Instructions to follow: Reproduce the passage of the Saccader reproducibility page below, from "Open Datasets Yes" up to and including "mentions 'computational resources'.".

Page extract:
-------------------------

Saccader: Improving Accuracy of Hard Attention Models for Vision

Authors: Gamaleldin Elsayed, Simon Kornblith, Quoc V. Le

NeurIPS 2019 | Conference PDF | Archive PDF | Plain Text | LLM Run Details

Reproducibility Variable Result LLM Response
Research Type Experimental Our best models narrow the gap to common Image Net baselines, achieving 75% top-1 and 91% top-5 while attending to less than one-third of the image. Our results show that the Saccader model is highly accurate compared to other visual attention models while remaining interpretable (Figure 1).
Researcher Affiliation Industry Gamaleldin F. Elsayed Google Research, Brain Team gamaleldin@google.com Simon Kornblith Google Research, Brain Team Quoc V. Le Google Research, Brain Team
Pseudocode No The paper describes the model architecture and training procedure in text and with equations, but does not include any pseudocode or algorithm blocks.
Open Source Code Yes Model code available at github.com/google-research/google-research/tree/master/saccader.
Open Datasets Yes In all our training, we divide the standard Image Net ILSVRC 2012 training set into training and development subsets.
Dataset Splits Yes In all our training, we divide the standard Image Net ILSVRC 2012 training set into training and development subsets. We trained our model on the training subset and chose our hyperparameters based on the development subset. We follow common practice and report results on the separate ILSVRC 2012 validation set, which we do not use for training or hyperparameter selection.
Hardware Specification No The paper does not provide specific details regarding the hardware used for experiments, such as GPU or CPU models. It only generally mentions 'computational resources'.
Software Dependencies No The paper does not explicitly list specific software dependencies with version numbers, such as programming languages, libraries, or frameworks.
Experiment Setup Yes In each of the above steps, we trained our model for 120 epochs using Nesterov momentum of 0.9. (See Appendix for training hyperparameters).

-------------------------

Data listing:
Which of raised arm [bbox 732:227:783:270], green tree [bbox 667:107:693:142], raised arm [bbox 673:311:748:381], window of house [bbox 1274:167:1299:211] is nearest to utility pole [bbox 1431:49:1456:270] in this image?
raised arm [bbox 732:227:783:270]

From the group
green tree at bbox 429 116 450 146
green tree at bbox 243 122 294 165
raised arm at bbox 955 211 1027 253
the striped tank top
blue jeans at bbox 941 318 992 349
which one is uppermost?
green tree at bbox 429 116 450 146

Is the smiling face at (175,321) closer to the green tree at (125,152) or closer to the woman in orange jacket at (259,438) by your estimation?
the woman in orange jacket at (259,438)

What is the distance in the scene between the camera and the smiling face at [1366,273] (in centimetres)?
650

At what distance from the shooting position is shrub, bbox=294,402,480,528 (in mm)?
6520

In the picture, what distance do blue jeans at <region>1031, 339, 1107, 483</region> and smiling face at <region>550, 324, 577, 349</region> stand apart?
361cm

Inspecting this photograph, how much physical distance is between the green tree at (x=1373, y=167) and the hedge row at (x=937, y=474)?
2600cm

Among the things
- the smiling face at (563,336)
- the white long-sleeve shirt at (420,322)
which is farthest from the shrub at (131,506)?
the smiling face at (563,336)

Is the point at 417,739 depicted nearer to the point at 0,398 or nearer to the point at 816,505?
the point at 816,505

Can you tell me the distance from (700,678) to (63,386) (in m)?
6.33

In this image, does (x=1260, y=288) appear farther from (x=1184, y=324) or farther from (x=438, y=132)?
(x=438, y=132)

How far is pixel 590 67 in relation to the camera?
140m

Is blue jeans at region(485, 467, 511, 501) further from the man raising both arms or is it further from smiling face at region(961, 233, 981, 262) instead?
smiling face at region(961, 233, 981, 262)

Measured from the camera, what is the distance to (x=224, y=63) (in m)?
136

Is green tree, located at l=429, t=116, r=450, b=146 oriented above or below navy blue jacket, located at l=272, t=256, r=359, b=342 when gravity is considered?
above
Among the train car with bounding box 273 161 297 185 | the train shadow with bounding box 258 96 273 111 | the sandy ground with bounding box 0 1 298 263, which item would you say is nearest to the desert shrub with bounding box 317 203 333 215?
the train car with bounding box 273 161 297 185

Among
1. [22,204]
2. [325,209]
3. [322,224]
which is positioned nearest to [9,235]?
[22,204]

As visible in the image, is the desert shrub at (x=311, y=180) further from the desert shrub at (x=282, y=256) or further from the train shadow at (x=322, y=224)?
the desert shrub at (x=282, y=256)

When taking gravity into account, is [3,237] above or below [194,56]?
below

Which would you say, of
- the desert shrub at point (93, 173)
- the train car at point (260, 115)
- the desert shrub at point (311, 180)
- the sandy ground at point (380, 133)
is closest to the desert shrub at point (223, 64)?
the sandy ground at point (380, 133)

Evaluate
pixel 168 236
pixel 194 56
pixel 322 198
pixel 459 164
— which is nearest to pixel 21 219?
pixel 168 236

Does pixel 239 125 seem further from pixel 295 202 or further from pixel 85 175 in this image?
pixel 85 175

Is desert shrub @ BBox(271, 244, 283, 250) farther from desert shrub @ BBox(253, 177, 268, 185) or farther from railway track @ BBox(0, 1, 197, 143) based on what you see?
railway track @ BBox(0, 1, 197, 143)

-------------------------

Exercise response:
Open Datasets Yes In all our training, we divide the standard Image Net ILSVRC 2012 training set into training and development subsets.
Dataset Splits Yes In all our training, we divide the standard Image Net ILSVRC 2012 training set into training and development subsets. We trained our model on the training subset and chose our hyperparameters based on the development subset. We follow common practice and report results on the separate ILSVRC 2012 validation set, which we do not use for training or hyperparameter selection.
Hardware Specification No The paper does not provide specific details regarding the hardware used for experiments, such as GPU or CPU models. It only generally mentions 'computational resources'.